The renowned German chemist August von Hofmann discovered a number of chemicals derived from the distillation of rowanberry oil; using the genus name Sorbus as the root word, he synthesized sorbic acid in 1859. The importance of this discovery was not manifest until the middle of the next century, when its antimicrobial properties were first noted; when converted to a salt such as potassium or sodium sorbate to facilitate handling, sorbic acid became a mainstay additive in food processing to minimize the risk of bacterial or fungal contamination, notably Clostridium botulinum which causes botulism. It is still widely used by vintners as a stabilizer to curtail yeast multiplication. Hofmann’s work ultimately established the scientific foundation for the development of the transformational German aniline chemical dye industry. The inherent anti-microbial properties of sorbic acid from mountain ash and rowan were exploited in Europe for the treatment of sore throats and hemorrhoids (both involve orifices) and in North America for a wide assortment of conditions that varied according to individual tribal custom.

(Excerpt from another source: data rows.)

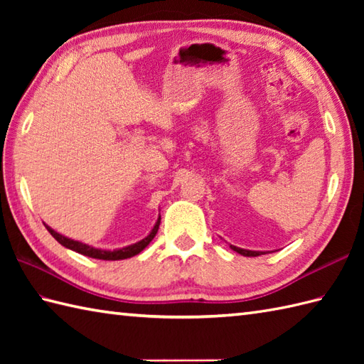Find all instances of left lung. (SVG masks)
Returning a JSON list of instances; mask_svg holds the SVG:
<instances>
[{
  "mask_svg": "<svg viewBox=\"0 0 364 364\" xmlns=\"http://www.w3.org/2000/svg\"><path fill=\"white\" fill-rule=\"evenodd\" d=\"M231 249H233L235 252L244 255V257H258V255H261V252H252V250H244V249H239V247H235L231 245Z\"/></svg>",
  "mask_w": 364,
  "mask_h": 364,
  "instance_id": "obj_1",
  "label": "left lung"
}]
</instances>
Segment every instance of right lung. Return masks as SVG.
Segmentation results:
<instances>
[{
    "label": "right lung",
    "mask_w": 364,
    "mask_h": 364,
    "mask_svg": "<svg viewBox=\"0 0 364 364\" xmlns=\"http://www.w3.org/2000/svg\"><path fill=\"white\" fill-rule=\"evenodd\" d=\"M46 230L50 231V235L56 239V241L59 244H63L64 247H67V249H70L73 252H78L81 255H84V257H90V258H97V259H106V261H117V259H125V258H131L134 257V255L141 253L146 245H149L151 242V239L156 236L158 233V228H159V220L156 222V225H154V228L151 230V233L146 236L145 239H142V241H139L133 245H128L125 247V249H119V250H100V249H94V247L90 245H86L82 242H78V241H73V239H68L63 235H59L54 231L53 228H50L48 225H45Z\"/></svg>",
    "instance_id": "right-lung-1"
}]
</instances>
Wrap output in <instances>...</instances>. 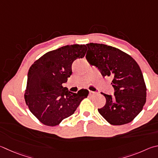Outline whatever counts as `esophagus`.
I'll return each mask as SVG.
<instances>
[{"label":"esophagus","mask_w":158,"mask_h":158,"mask_svg":"<svg viewBox=\"0 0 158 158\" xmlns=\"http://www.w3.org/2000/svg\"><path fill=\"white\" fill-rule=\"evenodd\" d=\"M89 93H90V94H97V92H94V91H91V90H89Z\"/></svg>","instance_id":"1"}]
</instances>
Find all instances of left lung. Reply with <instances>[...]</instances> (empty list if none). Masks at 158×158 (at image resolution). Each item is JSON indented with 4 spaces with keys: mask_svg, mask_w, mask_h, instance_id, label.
<instances>
[{
    "mask_svg": "<svg viewBox=\"0 0 158 158\" xmlns=\"http://www.w3.org/2000/svg\"><path fill=\"white\" fill-rule=\"evenodd\" d=\"M86 59L104 77L113 78L114 96L102 93L106 102L99 114L112 125L128 124L142 111L147 99V86L141 69L133 58L118 48L100 44H86Z\"/></svg>",
    "mask_w": 158,
    "mask_h": 158,
    "instance_id": "1",
    "label": "left lung"
}]
</instances>
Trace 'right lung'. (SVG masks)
I'll return each mask as SVG.
<instances>
[{"label": "right lung", "mask_w": 158, "mask_h": 158, "mask_svg": "<svg viewBox=\"0 0 158 158\" xmlns=\"http://www.w3.org/2000/svg\"><path fill=\"white\" fill-rule=\"evenodd\" d=\"M85 45H65L44 54L34 62L27 74L25 103L44 125L54 127L71 116L89 92L71 93L62 84L72 74V64L84 57Z\"/></svg>", "instance_id": "obj_1"}]
</instances>
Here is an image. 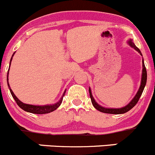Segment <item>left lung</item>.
Instances as JSON below:
<instances>
[{
  "mask_svg": "<svg viewBox=\"0 0 155 155\" xmlns=\"http://www.w3.org/2000/svg\"><path fill=\"white\" fill-rule=\"evenodd\" d=\"M129 44L132 47H133V48H134L136 51H138L141 55H142V53H141L139 49L138 48V47H136V46L135 45L134 43L133 42V41H132L131 39L129 41ZM146 81H147V71H146V68H145V64H144V61L142 60V81H141L140 87H139V91L137 92V93H136V95L135 96V97L133 99V100H132L131 102H130V103L127 105V106L124 107V108H103V107L100 106V105H98V104L96 103V102L94 100L93 96H92L91 90H90V89L89 88V93H90V99H91L92 104H93V105L94 106V108H96V109H97L98 111H101V112L107 113V114H124V113L129 111L130 109H132V108H133V107L136 105V103H137L138 101H139V98H140L141 95H142V92H143L144 88H145V84H146Z\"/></svg>",
  "mask_w": 155,
  "mask_h": 155,
  "instance_id": "left-lung-1",
  "label": "left lung"
}]
</instances>
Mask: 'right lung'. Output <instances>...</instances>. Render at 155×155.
I'll return each instance as SVG.
<instances>
[{"label": "right lung", "instance_id": "obj_1", "mask_svg": "<svg viewBox=\"0 0 155 155\" xmlns=\"http://www.w3.org/2000/svg\"><path fill=\"white\" fill-rule=\"evenodd\" d=\"M14 54V53H13ZM12 60V58L10 59V62ZM7 84H8V87L10 88V85H9V82H8V73H7ZM10 91L11 93L12 96L13 97V99H15L16 102L17 103V105L20 107L22 109H23L24 111H27V112H30V113H33V114H47V113L52 112V111H55L59 105H61L62 102V99H63V96H65V91L64 92L63 95H62V97L61 98L60 100L57 102V103L54 104V105H43V106H39V105H28V104H25L23 102H21L16 96L13 93V92L12 91L11 89L10 88Z\"/></svg>", "mask_w": 155, "mask_h": 155}]
</instances>
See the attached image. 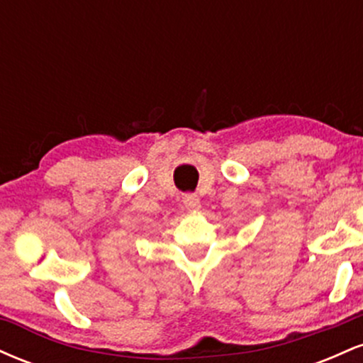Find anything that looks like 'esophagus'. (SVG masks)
Here are the masks:
<instances>
[{
	"label": "esophagus",
	"instance_id": "obj_1",
	"mask_svg": "<svg viewBox=\"0 0 363 363\" xmlns=\"http://www.w3.org/2000/svg\"><path fill=\"white\" fill-rule=\"evenodd\" d=\"M182 203H184L187 211H198L201 208V203H199V198L196 194H184Z\"/></svg>",
	"mask_w": 363,
	"mask_h": 363
}]
</instances>
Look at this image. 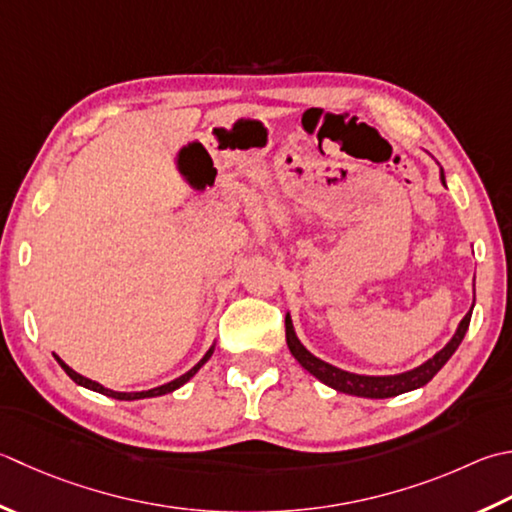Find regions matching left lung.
Instances as JSON below:
<instances>
[{"instance_id":"8db88e82","label":"left lung","mask_w":512,"mask_h":512,"mask_svg":"<svg viewBox=\"0 0 512 512\" xmlns=\"http://www.w3.org/2000/svg\"><path fill=\"white\" fill-rule=\"evenodd\" d=\"M439 177H442V182L446 184L444 170ZM473 306H475V299H473ZM470 315H473V308L468 310L466 317L459 322L455 335L450 337V342L442 350H439V353L426 359L424 364L404 370V373H397V375H359V373H350V370L337 368L333 364L324 362V359L315 357L302 342H299L295 326H293V319H290V313H286V344L290 348V355L297 359L299 366L306 368L308 373L317 377L322 384L339 390V393H346V395L366 397V399H388V397H397L402 393H410V390L426 386L430 379H433L439 370L444 368V364L450 357H453L459 344H462V339H464L468 324H470Z\"/></svg>"}]
</instances>
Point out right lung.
I'll list each match as a JSON object with an SVG mask.
<instances>
[{
	"label": "right lung",
	"mask_w": 512,
	"mask_h": 512,
	"mask_svg": "<svg viewBox=\"0 0 512 512\" xmlns=\"http://www.w3.org/2000/svg\"><path fill=\"white\" fill-rule=\"evenodd\" d=\"M213 353H215V344L210 346L208 350H206V355L199 359V362L188 370V373H184L182 377H177V379H173V382H168V384H162V386H157V388H148V390H135V393H122V390H113V388H106V386H102V384H97V382H93V379H88V377H84V375H79V373H75L73 368H70L64 359H59L55 353H53V357L57 359V364L64 368V373L73 379L75 384H79V386H84V388H88V390H95V393H102V395H106V397H113V399H122V402H135V399H146V397H159V395H168V393H173V390H177V388H182L190 377H195L197 375V370L202 368L210 357H213Z\"/></svg>",
	"instance_id": "right-lung-1"
}]
</instances>
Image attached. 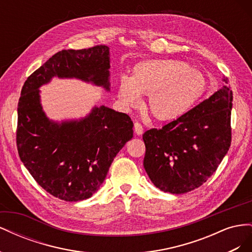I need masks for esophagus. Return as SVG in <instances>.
Returning a JSON list of instances; mask_svg holds the SVG:
<instances>
[{"label":"esophagus","mask_w":252,"mask_h":252,"mask_svg":"<svg viewBox=\"0 0 252 252\" xmlns=\"http://www.w3.org/2000/svg\"><path fill=\"white\" fill-rule=\"evenodd\" d=\"M143 131H144L143 126L140 123H138V122H135V123H134V132L138 135H141L143 133Z\"/></svg>","instance_id":"obj_1"}]
</instances>
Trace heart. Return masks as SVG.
Returning <instances> with one entry per match:
<instances>
[{"instance_id":"1","label":"heart","mask_w":252,"mask_h":252,"mask_svg":"<svg viewBox=\"0 0 252 252\" xmlns=\"http://www.w3.org/2000/svg\"><path fill=\"white\" fill-rule=\"evenodd\" d=\"M207 90L203 74L186 62L175 60H146L136 64L130 79L123 78L117 95L126 108L147 95L145 108L158 121L180 118L200 100Z\"/></svg>"}]
</instances>
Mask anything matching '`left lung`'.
<instances>
[{"instance_id":"left-lung-1","label":"left lung","mask_w":252,"mask_h":252,"mask_svg":"<svg viewBox=\"0 0 252 252\" xmlns=\"http://www.w3.org/2000/svg\"><path fill=\"white\" fill-rule=\"evenodd\" d=\"M225 85L161 129L143 134L144 168L155 186L181 194L200 187L218 169L231 144L232 91Z\"/></svg>"}]
</instances>
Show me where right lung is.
I'll use <instances>...</instances> for the list:
<instances>
[{"label":"right lung","mask_w":252,"mask_h":252,"mask_svg":"<svg viewBox=\"0 0 252 252\" xmlns=\"http://www.w3.org/2000/svg\"><path fill=\"white\" fill-rule=\"evenodd\" d=\"M110 57L105 45L62 50L24 83L18 104L17 145L21 161L42 188L66 202L97 191L118 152L133 136L126 113L102 105L88 116L59 123L44 112L40 87L52 78L78 79L109 91Z\"/></svg>","instance_id":"obj_1"}]
</instances>
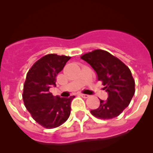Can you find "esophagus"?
<instances>
[{
	"label": "esophagus",
	"mask_w": 153,
	"mask_h": 153,
	"mask_svg": "<svg viewBox=\"0 0 153 153\" xmlns=\"http://www.w3.org/2000/svg\"><path fill=\"white\" fill-rule=\"evenodd\" d=\"M79 96L83 97V98H85V99L88 98V97H90L89 95H86V94H83V93H81V94H79Z\"/></svg>",
	"instance_id": "34e87169"
}]
</instances>
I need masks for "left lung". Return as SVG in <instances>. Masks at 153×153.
<instances>
[{
  "label": "left lung",
  "mask_w": 153,
  "mask_h": 153,
  "mask_svg": "<svg viewBox=\"0 0 153 153\" xmlns=\"http://www.w3.org/2000/svg\"><path fill=\"white\" fill-rule=\"evenodd\" d=\"M80 57L95 70L97 79L102 81L103 89L108 93L107 100H100V106L90 113L102 120H111L120 116L129 106L135 93V80L129 67L102 50L86 53Z\"/></svg>",
  "instance_id": "1"
}]
</instances>
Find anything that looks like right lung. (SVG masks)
<instances>
[{
  "instance_id": "right-lung-1",
  "label": "right lung",
  "mask_w": 153,
  "mask_h": 153,
  "mask_svg": "<svg viewBox=\"0 0 153 153\" xmlns=\"http://www.w3.org/2000/svg\"><path fill=\"white\" fill-rule=\"evenodd\" d=\"M70 56L51 53L41 57L31 67L24 84L23 100L31 117L47 129H53L65 123L70 115L69 98L53 97L49 91L56 86V77Z\"/></svg>"
}]
</instances>
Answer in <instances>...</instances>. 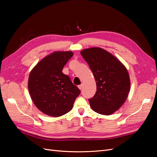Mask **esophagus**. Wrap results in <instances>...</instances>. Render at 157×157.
I'll return each instance as SVG.
<instances>
[{
	"mask_svg": "<svg viewBox=\"0 0 157 157\" xmlns=\"http://www.w3.org/2000/svg\"><path fill=\"white\" fill-rule=\"evenodd\" d=\"M82 86H83L82 85H78V89H79L80 90H81V89H82Z\"/></svg>",
	"mask_w": 157,
	"mask_h": 157,
	"instance_id": "1",
	"label": "esophagus"
}]
</instances>
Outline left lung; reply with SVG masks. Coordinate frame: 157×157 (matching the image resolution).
Instances as JSON below:
<instances>
[{
  "label": "left lung",
  "mask_w": 157,
  "mask_h": 157,
  "mask_svg": "<svg viewBox=\"0 0 157 157\" xmlns=\"http://www.w3.org/2000/svg\"><path fill=\"white\" fill-rule=\"evenodd\" d=\"M89 64L97 82V92L89 99L92 109L110 115L123 105L128 97L131 82L127 68L115 56L98 47L81 52Z\"/></svg>",
  "instance_id": "obj_1"
}]
</instances>
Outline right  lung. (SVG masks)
Returning a JSON list of instances; mask_svg holds the SVG:
<instances>
[{
  "label": "right lung",
  "mask_w": 157,
  "mask_h": 157,
  "mask_svg": "<svg viewBox=\"0 0 157 157\" xmlns=\"http://www.w3.org/2000/svg\"><path fill=\"white\" fill-rule=\"evenodd\" d=\"M72 56L71 51L54 52L42 59L30 72V95L36 107L47 115L57 117L68 113L81 93L69 76L62 72Z\"/></svg>",
  "instance_id": "obj_1"
}]
</instances>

With a modicum of cultural stereotyping, the chemistry of nutritive hydrocarbon sweetness that characterizes the berries of the rowan tree was discovered by a French chemist at about the same time that the German von Hofmann discovered sorbic acid. Jean-Baptiste Boussingault also used the genus Sorbus for the neologism sorbitol, a white, water- soluble compound that is of crystalline form that imparts sweetness to the palate; it is now widely used as one of myriad low calorie sugar substitutes. Boussingault operated one of the first agricultural research stations in the world where he established the importance of soil nitrogen to plant growth and laid the foundations for crop rotation. The berries were historically rendered into jams and jellies and even eaten raw as a somewhat bitter food of last resort on both sides of the Atlantic.